Rejoicing...praising...thankfulness...encouragement...hope...love...miracles...faithfulness...new life...goodness...amazing future plans...family...learning from the past...laughter...excitement...peace...togetherness...relationships...truthfulness...God's word...movin' on... commitment...joy...huband
and wife forever... memories... goals...determination...smile...Praise the Lord !!!...on and on...

love, linda lentz

Anonymous said...

Aunt Pee does the happy dance!!! (think snoopy, like Pat's first Porsche :)

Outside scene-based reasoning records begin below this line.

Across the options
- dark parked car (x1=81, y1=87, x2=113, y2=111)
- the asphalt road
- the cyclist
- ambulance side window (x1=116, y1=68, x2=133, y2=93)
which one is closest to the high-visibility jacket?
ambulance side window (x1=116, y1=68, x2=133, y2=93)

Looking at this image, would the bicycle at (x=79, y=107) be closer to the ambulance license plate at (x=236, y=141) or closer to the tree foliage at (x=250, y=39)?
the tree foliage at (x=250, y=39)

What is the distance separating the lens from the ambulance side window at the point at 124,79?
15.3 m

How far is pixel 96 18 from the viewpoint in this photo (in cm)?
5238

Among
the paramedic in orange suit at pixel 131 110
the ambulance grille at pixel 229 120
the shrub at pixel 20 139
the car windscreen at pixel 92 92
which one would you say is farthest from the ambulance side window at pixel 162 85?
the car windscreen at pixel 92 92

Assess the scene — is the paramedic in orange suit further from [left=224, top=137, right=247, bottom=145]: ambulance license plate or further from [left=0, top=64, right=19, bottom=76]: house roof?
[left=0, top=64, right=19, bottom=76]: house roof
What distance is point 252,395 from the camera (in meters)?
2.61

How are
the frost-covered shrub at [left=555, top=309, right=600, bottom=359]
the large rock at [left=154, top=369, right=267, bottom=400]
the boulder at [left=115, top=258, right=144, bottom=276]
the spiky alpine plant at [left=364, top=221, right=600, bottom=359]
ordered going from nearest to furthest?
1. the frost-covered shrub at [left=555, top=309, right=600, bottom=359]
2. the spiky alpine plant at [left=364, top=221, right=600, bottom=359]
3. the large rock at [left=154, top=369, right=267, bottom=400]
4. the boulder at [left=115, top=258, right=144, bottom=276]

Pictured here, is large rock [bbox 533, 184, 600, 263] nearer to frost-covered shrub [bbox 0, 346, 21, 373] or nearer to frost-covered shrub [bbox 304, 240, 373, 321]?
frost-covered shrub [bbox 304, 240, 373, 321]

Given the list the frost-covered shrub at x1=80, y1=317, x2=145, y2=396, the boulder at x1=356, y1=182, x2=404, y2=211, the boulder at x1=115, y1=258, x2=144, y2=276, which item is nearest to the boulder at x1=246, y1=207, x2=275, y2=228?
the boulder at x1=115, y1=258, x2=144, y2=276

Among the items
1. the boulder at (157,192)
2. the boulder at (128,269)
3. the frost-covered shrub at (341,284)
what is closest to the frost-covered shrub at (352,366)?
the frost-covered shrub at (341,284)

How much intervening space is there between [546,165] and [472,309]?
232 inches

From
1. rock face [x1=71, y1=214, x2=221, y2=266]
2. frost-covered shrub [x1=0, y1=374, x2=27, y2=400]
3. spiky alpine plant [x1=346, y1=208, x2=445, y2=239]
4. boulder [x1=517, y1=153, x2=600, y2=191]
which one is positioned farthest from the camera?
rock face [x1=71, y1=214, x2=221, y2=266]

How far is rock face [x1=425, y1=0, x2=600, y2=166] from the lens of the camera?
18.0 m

Godspeed for his homecoming...being with his family again will surely bolster him up...he still has much life to live and enjoy!!

love you all...
and thank you, Lord, for healing him as best You could...and that he's still with us at all...thank you thank you thank you...

Tkh said...

Bohrman's,

Thank you so much for giving us a glimpse of precious, precious moments. It's blogs like this one that give all of us a glimpse of God's glory shining through you all, turning the effects of the fall of man into a thing of beauty, and we say Alleluia and it all goes right back to Him! God IS good ALL the time!

Love, Hubbell

(Amy I'm so grateful you are safe and headed into the hospital to visit your Pops NOT through the ER!)

Anonymous said...

Hi
I am a complete stranger to all of you,but heard about you through a friend of yours from PA.
I read this blog about every week or so and sometimes I am afraid when it opens and to read the headline. As a new grandfather myself I can identify with your Pops in many ways and can only imagine how I would react to such a tragedy. But his story has given me much inspiration and a stronger belief and reliance on prayer. Tell him in a strange way "thanks" for showing others the workings of our GOD!

Anonymous said...

We're rejoicing with all of the good news! You're in our thoughts and prayers tonight, right now!